Today, we’re excited to share some big news for developers around the world wide web: We’re committing our resources towards making MDN Web Docs the best place to go for web API reference. To kick things off, today we started redirecting over 7,700 MSDN pages to corresponding topics in the MDN web docs library powered by Mozilla.
In conjunction with similar commitments from Mozilla, Google, the W3C, and Samsung, we’re teaming up to make MDN Web Docs the best place for web developers to learn and share information about building for the open web.
MDN is a core part of Mozilla’s overarching mission: to ensure the Internet is a global public resource, open and accessible to all. We believe providing web developers the best possible information will enable them to deliver great web experiences that adhere to established standards and work across platforms and devices. We are excited to have Microsoft, Google, The W3C, and Samsung on board as we continue on our journey to make MDN the premiere resource for developers.

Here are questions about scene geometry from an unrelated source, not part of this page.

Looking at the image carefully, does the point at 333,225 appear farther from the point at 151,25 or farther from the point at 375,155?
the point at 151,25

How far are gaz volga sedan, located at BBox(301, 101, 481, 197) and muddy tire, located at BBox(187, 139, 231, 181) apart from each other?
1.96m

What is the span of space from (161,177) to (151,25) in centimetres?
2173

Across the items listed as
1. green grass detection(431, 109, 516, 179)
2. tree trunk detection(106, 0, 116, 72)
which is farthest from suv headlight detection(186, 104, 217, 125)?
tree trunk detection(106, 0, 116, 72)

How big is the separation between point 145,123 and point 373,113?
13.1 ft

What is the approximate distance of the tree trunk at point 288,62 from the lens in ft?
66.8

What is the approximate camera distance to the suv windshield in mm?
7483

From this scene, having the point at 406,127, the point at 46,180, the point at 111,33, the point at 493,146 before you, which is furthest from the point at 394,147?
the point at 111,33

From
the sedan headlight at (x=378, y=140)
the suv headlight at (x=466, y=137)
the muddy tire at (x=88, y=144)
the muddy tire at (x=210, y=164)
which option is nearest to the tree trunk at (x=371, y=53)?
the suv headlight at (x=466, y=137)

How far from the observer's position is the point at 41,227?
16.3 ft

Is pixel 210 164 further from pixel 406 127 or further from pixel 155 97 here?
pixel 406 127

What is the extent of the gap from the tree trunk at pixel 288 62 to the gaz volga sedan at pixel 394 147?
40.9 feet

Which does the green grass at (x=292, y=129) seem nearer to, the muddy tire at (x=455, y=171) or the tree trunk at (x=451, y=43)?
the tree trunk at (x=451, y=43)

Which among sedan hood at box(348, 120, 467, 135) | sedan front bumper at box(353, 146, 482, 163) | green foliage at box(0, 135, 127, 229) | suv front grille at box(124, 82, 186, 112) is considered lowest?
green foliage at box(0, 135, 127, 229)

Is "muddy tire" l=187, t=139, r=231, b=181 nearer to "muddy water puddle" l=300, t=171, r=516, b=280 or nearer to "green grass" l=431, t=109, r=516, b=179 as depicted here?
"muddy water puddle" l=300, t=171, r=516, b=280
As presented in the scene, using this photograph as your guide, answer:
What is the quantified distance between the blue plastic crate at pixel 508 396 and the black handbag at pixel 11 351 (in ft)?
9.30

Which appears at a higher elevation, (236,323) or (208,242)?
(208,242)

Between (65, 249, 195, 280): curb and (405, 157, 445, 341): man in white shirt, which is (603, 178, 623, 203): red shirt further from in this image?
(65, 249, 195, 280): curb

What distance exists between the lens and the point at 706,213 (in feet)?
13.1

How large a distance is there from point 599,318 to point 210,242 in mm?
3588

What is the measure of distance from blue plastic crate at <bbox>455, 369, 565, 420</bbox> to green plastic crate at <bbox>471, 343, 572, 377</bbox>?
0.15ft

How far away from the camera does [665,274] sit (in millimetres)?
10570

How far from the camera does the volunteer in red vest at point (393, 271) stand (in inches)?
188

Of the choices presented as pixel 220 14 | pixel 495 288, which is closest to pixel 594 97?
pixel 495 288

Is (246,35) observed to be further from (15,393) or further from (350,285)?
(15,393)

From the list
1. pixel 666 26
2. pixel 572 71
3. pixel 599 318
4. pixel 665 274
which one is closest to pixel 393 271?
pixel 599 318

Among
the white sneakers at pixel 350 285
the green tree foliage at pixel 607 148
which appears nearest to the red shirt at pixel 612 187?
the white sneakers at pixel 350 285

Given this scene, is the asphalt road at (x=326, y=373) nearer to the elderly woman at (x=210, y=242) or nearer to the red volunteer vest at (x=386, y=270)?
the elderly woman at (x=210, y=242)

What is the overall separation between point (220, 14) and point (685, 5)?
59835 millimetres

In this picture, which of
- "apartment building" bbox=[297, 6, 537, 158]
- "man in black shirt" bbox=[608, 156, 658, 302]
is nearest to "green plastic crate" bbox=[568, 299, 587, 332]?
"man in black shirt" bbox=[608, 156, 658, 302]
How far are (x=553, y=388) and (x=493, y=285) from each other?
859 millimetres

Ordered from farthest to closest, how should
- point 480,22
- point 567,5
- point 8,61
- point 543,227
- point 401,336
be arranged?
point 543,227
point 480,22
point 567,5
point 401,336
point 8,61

— Ali Spivak, Head of Developer Ecosystem at Mozilla
Representatives from each of these organizations will also be serving on the MDN Product Advisory Board, a committee dedicated to making MDN your definitive place for useful, unbiased, browser-agnostic documentation for current and emerging standards-based web technologies. The MDN Product Advisory Board is also looking for active individuals from the web community to serve on the board. If you’re interested, find more details on MDN web docs.
Web docs should just work for everyone
Redirecting our API reference library to MDN is the next step towards consolidating our compatibility info in the same place you probably already frequent for general web documentation. Earlier this year, we began the effort to backfill the MDN browser Compatibility tables with a column representing the Microsoft Edge browser.
Over 5000 MDN edits later, the entire web API surface of Microsoft Edge (as of the 10/2017 Windows 10 Fall Creators Update, Build 16299) is now documented on MDN, and will continue to be kept up-to-date with each new release of Windows and our EdgeHTML browser engine.
Example of a Browser compatibility table on MDN Web Docs
One of our guiding principles in developing Microsoft Edge is that end users should never have to worry about which sites work in which browsers. This philosophy—”the Web should just work for everyone“—led to our choice to target the “interoperable intersection” of web APIs in our browser engineering.
Just like with end users, we think it’s well overdue for developers to have a simpler view of web standards documentation. Developers shouldn’t have to chase down API documentation across standards bodies, browser vendors, and third parties—there should be a single, canonical source which is community-maintained and supported by all major vendors.
For these reasons we’re all-in on making MDN the home of web standards documentation. Not only is MDN a veritable encyclopedia and thriving community of all things web development, it’s also an institution in itself–a living monument to our collective history—as web developers and enthusiasts, web standards advocates, and browser engineers–of developing the web forward.
Documenting the web forward
MDN was founded over 10 years ago in 2005 as the Mozilla Developer Center and later become known as the Mozilla Developer Network. Just as the Mozilla Organization was founded out of Netscape, the Mozilla Developer Center grew from the original Netscape Navigator browser docs.
Similarly, the Internet Explorer Developer Center was first published online from the Microsoft Developer Network (MSDN) several years before that in the late 90s to help introduce and showcase Dynamic HTML (“DHTML”), Microsoft’s precursor to the modern DOM and CSS object model.
Microsoft Internet Explorer Developer Center on MSDN Online, circa 2000. Courtesy of the Internet Archive Wayback Machine
Fast forward to the modern web platform of today. The competing Netscape and Internet Explorer browsers from the bygone era of the early web are now subjects of tech archaeology, not site compatibility testing. From the final releases of IE culminating with the birth of Microsoft Edge, we replaced earlier Microsoft technologies with emerging industry standards–the modern DOM and ECMAScript standards for DHTML and VBScript, HTML5 for ActiveX, a common browser extension model for Browser Helper Objects (“BHOs”).
Through all this change, MDN has grown up alongside the web, and today has over 34,500 documents, 6 million monthly users and 20,500 contributors. From its initial Netscape product docs, the breadth and depth of MDN’s content has radically expanded to encompass the state of the art of modern web development—so much so that recently the site was restructured and rebranded to reflect MDN’s commitment to being a browser-neutral community resource. We are excited to join Mozilla, Google, The W3C, and Samsung in making MDN our home for web standards documentation and dedicated to helping it grow even further to meet your needs.
We will continue to maintain Microsoft- and Windows-focused documentation on Microsoft Docs (docs.microsoft.com/microsoft-edge), including Windows-specific test guidance, information on the Edge DevTools, and upcoming details about Progressive Web Apps in the Windows Store. And you’ll still find the latest Microsoft Edge status, changelogs, and news at our Microsoft Edge Developer site (dev.microsoftedge.com).
Please join us in supporting and contributing to MDN web docs! We’re all building this Web together; let’s document our hard work!